La guerra è madre di tutte le cose. Divagazioni semiserie di un cuore irriducibilmente anarchico
"Istruitevi, perché avremo bisogno di tutta la nostra intelligenza. Agitatevi, perché avremo bisogno di tutto il nostro entusiasmo. Organizzatevi, perché avremo bisogno di tutta la nostra forza." Antonio Gramsci
venerdì 3 agosto 2007
Mucche "hi-tech" ed il latte non ha più gusto
di Carlo Petrini
"Dona che te durmivet giuedi sera / dona t'avean prumis de portarti al cine / e poeu s'enn fermà giò in latteria / parlar de fùtbal cunt i amis..." (Donna che dormivi, giovedì sera / donna, ti avevano promesso di portarti al cinama / e poi si sono fermati giù in latteria, / a parlare di calcio con gli amici...)
E' una canzone di Jannacci, del 1966. Tempi in cui le latterie erano luoghi della socialità popolare, ma anche del consumo di latte buono, di panna fatta come si deve, di formaggi onesti, di burro da mangiare con le acciughe, o col salame. Dei tempi in cui il latte era cibo e si sapeva da dove veniva, non era un composto anonimo da addizionare di qualcos'altro.
Oggi in tv la signorina, bella e sofisticata, frena a stento l'orrore: "Bisognerebbe mangiare un secchio di broccoli (occhio, non un "piatto": un volgarissimo"secchio"), o quaranta acciughe. Al giorno". Questo per avere l'apporto di calcio che ci serve. "Oppure -e qui ritrova il sorriso- bere due bicchieri di latte X".

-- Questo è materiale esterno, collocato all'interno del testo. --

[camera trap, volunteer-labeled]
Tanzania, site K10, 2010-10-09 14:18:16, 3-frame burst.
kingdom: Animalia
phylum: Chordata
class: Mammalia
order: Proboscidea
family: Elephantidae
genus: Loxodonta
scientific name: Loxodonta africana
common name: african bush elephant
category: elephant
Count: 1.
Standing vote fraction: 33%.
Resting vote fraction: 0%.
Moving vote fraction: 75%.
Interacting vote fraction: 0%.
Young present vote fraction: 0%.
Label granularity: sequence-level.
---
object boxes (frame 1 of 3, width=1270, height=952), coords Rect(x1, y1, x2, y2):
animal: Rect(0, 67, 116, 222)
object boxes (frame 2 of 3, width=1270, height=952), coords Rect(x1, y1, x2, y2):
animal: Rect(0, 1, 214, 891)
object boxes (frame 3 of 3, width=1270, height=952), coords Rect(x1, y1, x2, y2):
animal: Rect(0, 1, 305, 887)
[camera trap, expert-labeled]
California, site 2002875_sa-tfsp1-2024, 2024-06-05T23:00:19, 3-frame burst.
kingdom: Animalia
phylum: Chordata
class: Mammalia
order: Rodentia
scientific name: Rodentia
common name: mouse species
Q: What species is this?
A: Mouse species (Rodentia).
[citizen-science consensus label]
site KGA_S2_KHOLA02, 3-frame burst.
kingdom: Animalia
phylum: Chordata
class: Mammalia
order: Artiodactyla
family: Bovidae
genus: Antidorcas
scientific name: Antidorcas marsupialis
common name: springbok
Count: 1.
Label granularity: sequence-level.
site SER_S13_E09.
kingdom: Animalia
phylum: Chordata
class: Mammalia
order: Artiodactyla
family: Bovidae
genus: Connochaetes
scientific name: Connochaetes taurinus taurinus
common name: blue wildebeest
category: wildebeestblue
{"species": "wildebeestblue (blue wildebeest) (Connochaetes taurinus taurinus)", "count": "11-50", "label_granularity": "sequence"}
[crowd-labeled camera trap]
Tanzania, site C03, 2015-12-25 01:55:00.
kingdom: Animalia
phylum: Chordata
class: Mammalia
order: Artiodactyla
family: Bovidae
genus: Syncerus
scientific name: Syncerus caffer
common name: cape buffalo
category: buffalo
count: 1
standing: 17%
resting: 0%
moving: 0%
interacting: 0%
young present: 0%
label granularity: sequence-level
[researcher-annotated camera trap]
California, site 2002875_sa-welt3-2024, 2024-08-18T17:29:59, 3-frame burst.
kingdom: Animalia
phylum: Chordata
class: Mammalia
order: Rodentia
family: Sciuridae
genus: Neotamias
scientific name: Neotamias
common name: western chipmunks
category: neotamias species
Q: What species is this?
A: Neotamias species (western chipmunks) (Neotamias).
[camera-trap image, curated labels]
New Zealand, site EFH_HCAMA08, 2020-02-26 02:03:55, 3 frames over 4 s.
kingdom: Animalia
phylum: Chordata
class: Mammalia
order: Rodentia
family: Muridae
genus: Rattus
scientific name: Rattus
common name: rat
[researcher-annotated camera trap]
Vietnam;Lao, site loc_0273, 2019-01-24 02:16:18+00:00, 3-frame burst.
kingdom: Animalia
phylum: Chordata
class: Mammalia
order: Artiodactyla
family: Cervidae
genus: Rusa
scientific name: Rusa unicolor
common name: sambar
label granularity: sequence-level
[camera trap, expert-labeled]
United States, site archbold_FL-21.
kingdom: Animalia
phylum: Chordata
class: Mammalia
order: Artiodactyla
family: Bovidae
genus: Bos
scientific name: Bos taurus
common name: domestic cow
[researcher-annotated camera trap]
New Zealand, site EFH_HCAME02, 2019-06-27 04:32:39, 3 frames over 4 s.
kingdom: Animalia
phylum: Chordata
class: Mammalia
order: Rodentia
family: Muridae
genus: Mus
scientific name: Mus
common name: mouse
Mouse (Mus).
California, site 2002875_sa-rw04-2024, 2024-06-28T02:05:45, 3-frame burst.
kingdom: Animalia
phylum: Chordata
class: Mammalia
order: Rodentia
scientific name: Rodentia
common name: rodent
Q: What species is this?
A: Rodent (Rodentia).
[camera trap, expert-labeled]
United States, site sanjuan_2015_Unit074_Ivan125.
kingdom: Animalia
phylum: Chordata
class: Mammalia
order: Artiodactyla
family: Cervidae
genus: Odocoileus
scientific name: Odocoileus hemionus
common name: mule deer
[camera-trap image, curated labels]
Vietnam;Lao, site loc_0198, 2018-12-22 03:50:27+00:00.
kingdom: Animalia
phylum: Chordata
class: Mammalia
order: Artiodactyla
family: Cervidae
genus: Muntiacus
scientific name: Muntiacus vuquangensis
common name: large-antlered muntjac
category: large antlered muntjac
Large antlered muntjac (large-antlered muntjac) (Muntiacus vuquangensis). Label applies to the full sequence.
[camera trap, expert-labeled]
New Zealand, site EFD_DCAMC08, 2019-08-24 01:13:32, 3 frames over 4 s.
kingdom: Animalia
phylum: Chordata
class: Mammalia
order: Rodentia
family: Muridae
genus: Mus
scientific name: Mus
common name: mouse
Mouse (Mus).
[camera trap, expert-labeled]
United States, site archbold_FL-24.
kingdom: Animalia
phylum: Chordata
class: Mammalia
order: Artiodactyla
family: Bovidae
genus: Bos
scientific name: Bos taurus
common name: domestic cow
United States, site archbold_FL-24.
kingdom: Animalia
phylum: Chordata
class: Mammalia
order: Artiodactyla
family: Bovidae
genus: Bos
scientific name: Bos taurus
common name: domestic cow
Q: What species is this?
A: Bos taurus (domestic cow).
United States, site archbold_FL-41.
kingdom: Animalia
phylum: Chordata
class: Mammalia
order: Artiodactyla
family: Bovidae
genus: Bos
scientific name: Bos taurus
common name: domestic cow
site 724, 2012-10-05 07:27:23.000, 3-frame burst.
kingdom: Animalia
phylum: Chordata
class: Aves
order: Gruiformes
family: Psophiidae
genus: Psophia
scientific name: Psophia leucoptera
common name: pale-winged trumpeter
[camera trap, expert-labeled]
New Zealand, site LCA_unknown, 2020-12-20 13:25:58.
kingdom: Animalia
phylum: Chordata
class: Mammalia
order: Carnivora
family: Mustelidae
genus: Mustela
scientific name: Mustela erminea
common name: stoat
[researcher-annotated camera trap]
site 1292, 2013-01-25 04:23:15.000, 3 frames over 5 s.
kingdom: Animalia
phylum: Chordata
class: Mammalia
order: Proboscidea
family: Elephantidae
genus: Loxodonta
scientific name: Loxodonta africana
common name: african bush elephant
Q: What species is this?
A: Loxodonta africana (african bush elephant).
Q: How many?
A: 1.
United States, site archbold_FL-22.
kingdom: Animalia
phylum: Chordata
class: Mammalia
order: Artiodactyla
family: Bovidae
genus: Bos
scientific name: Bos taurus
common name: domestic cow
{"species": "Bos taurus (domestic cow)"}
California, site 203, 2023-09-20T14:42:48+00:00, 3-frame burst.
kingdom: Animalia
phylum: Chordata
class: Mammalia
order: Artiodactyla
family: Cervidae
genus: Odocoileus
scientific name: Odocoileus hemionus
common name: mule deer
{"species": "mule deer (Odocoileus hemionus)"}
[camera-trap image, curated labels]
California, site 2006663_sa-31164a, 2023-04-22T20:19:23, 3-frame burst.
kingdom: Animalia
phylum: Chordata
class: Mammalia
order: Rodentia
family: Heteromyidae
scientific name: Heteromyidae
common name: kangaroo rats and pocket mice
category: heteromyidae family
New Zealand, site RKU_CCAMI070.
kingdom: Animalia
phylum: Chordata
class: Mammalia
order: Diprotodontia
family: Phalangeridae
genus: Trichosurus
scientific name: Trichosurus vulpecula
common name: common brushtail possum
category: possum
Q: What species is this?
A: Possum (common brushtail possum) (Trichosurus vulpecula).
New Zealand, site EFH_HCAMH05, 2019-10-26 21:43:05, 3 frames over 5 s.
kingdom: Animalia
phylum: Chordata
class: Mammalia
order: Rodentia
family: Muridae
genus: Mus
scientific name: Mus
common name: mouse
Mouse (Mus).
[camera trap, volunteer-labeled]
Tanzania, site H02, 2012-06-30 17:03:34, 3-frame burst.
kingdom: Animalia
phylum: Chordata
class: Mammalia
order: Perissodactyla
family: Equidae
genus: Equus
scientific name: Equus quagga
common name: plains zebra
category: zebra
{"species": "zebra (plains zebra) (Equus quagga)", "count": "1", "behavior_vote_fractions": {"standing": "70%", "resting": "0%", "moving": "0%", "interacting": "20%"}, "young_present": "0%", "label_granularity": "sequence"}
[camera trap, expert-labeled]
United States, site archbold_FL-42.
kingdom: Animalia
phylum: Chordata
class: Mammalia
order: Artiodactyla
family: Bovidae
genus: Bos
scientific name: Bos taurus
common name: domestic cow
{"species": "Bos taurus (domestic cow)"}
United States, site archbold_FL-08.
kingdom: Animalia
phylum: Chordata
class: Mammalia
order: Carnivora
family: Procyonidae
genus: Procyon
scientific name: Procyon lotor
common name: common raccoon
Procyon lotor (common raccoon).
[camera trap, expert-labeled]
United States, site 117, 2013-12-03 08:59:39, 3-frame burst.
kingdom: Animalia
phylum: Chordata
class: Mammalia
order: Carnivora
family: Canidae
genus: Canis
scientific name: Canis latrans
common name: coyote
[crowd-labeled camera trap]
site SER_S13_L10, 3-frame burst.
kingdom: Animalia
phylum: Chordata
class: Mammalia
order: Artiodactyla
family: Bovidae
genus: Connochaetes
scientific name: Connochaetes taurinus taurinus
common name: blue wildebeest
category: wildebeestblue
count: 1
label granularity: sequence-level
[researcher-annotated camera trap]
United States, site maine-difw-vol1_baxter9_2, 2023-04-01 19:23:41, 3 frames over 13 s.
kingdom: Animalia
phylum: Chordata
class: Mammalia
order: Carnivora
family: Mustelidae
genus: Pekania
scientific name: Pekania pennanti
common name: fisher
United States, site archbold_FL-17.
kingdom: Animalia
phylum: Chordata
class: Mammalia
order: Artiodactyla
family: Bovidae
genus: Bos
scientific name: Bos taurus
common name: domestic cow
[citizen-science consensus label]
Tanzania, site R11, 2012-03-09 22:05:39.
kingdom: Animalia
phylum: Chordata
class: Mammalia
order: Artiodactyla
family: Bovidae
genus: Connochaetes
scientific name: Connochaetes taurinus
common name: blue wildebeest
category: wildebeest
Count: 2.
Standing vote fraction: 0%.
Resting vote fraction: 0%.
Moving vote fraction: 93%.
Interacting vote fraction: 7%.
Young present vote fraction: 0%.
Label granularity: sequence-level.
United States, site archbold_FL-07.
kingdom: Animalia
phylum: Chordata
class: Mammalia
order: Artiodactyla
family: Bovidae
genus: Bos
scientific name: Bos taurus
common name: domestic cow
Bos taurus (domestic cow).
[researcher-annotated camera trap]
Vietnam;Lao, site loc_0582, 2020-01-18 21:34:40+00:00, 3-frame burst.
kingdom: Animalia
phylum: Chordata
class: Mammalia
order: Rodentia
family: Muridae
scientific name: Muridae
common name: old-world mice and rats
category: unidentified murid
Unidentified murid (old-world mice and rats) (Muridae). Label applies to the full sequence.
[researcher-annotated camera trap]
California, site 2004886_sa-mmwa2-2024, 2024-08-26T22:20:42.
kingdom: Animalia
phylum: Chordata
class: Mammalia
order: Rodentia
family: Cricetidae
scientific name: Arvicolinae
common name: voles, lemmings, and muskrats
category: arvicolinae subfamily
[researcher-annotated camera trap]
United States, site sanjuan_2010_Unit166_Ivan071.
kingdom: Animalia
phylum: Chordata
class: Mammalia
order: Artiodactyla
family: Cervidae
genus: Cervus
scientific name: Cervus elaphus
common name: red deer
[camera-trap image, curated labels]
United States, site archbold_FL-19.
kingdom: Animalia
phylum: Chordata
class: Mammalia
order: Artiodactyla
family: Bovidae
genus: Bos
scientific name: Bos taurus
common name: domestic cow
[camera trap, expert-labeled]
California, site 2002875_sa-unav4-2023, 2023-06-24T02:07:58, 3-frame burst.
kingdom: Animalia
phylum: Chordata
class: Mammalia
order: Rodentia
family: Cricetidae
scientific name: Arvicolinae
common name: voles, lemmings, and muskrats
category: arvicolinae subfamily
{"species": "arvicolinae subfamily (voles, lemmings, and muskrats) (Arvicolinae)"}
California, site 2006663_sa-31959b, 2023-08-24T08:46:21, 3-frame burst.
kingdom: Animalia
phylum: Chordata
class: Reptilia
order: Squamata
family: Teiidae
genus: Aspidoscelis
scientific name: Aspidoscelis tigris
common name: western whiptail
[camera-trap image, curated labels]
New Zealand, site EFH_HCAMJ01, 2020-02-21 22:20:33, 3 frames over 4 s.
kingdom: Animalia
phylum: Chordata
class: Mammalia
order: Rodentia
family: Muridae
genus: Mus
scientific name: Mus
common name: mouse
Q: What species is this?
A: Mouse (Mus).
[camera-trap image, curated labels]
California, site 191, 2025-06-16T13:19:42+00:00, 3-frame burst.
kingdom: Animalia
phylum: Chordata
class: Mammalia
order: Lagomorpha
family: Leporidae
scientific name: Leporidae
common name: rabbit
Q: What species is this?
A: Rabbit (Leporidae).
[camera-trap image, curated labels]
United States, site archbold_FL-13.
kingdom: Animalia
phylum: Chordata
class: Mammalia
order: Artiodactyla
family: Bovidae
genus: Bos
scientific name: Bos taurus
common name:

Le signorine belle e sofisticate, dunque, non mangiano (men che mai broccoli o acciughe): semmai cercano soluzione nel mondo riduzionista del latte-farmaco.
Chi farà un latte degno di tanta eleganza? Le vacche. Che, se fossero alla loro discrezione, ne produrrebbero circa 15-20 litri al giorno. Però i "miglioratori" delle razze si sono dati molto da fare negli ultimi 20 anni ed han portato le vacche a farne oltre 50 litri al giorno.
Da una razza molto vocata, la frisona olandese, hanno selezionato femmine e riproduttori badando solo ad aumentare la produzione del latte: per produrre di più, han detto, devono magiare di più, quindi devono essere più grandi.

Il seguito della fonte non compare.